As your loved ones age, it’s important to make sure they are receiving the care and special attention they deserve. In most cases, families will look for a clean and safe assisted living facility or a trustworthy aide to provide homecare. Unfortunately, there’s always a risk that comes with putting your loved ones lives into the hands of another.
According to Las Vegas elder abuse lawyer, Jamie Cogburn, “…A staggering 188,599 compaints about elder abuse were filed in a recent year”. Here are the 4 types of elder abuse a family member or friend may be experiencing and what steps you should take.
The improper or illegal use of an elderly person’s finances and assets is defined as elder financial abuse or exploitation. This can include the handling of the senior’s property and bank accounts in a way that is not beneficial to the owner. In some cases, the fragile mindset of an older individual can make them easy targets to be pressured to sign financial documents and fall prey to identity theft and other money related scams.
It’s important to keep an eye out for signs of financial abuse including missing possessions, unauthorized transfers and withdrawals, and recent revisions to an estate plan or will. Also, put a trusted party or attorney in charge of the finances to prevent any financial abuse.
Considered to be the caregiver’s refusal to provide for the necessary care of an elder, neglect can be intentional or unintentional. Examples include bed sores or skin rashes, weight loss, malnutrition, and lack of medical aids such as glasses or dentures. Neglect can also be self-inflicted due to a refusal to seek outside assistance or help for untreated or unattended injuries.
Regularly check the person for physical signs of neglect and help implement good personal hygiene routines, as well as keeping their living space uncluttered, safe and sanitary.
Done with the intention to inflict anguish or pain through verbal and non-verbal actions, psychological and emotional abuse can be just as damaging as physical abuse. Signs of emotional and psychological abuse include nervous tics, increased levels of stress, non-responsive and problems sleeping.
Having an open line of communication is important if you have a loved one living in the care of another.

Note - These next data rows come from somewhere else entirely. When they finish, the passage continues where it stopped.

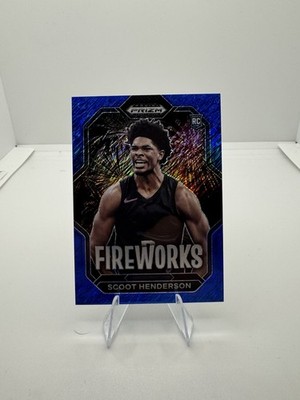 2023 Prizm Draft Picks - Fireworks Scoot Henderson #3 Blue Shimmer Prizm /19 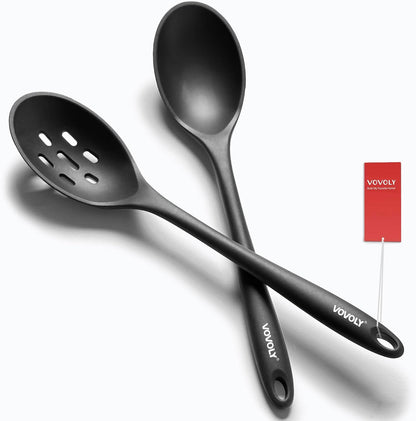 Silicone Spoons for Cooking - Extra Large Solid & Slotted Set, Black1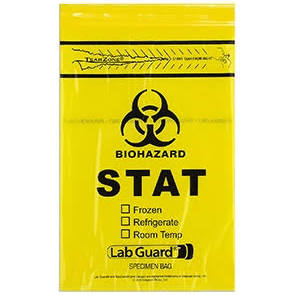 [3785] Medegen Specimen Transport Bags, 6" x 9", Zip Closure with Pouch, Bio Symbol, 2 mil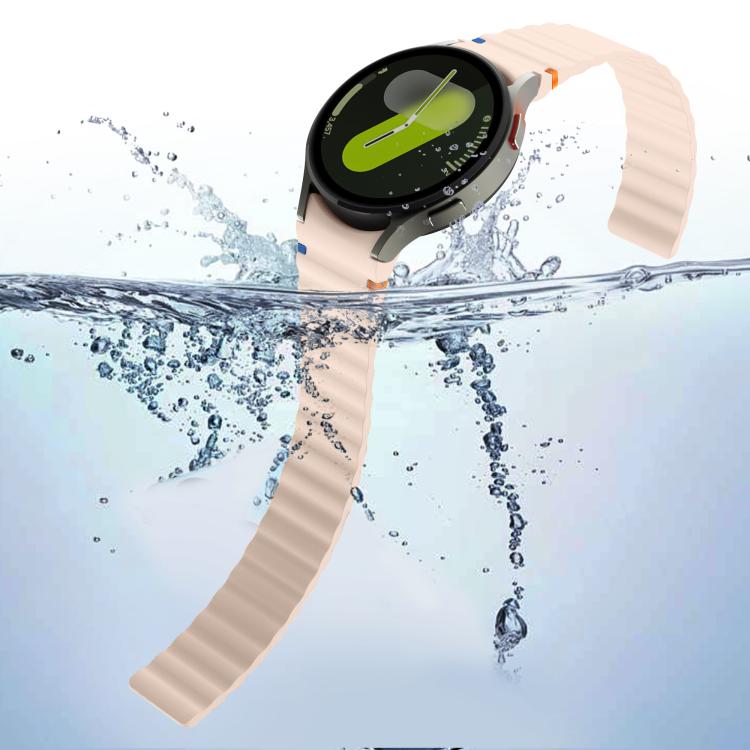 For Samsung Galaxy Watch 7 / 6 / 5 / 4 Wavy Grain Stitched Magnetic Silicone Watch Band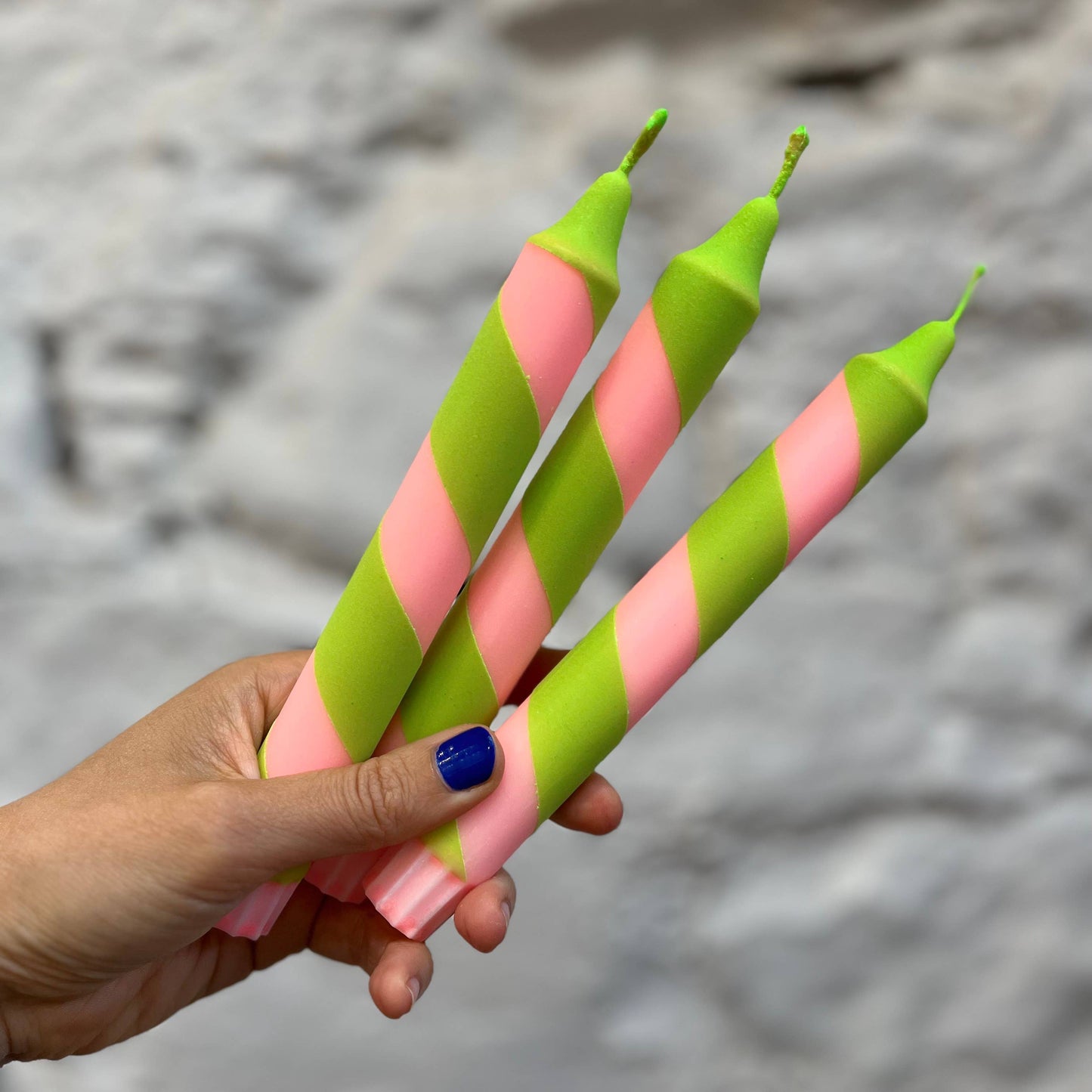 Peach & Neon Green Helter Skelter Dinner Candle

Be sure to check in regularly and look for both vocal and non-vocal signs of emotional and psychological abuse.
Physical abuse is the intentional use of force that results in injury, impairment and pain. Actions such as striking, shaking, restraining or force feeding an elderly victim are a few of the many types of physical abuse that can happen. Check for bruising, lacerations, burn marks, depression, and fearfulness of caregivers as signs for physical abuse.
Discovering that your family member or friend has been a victim of elder abuse can be heartbreaking and leave you feeling helpless. It’s critical to take the necessary steps to distance your loved one from their abuser and take action with the help of the authorities.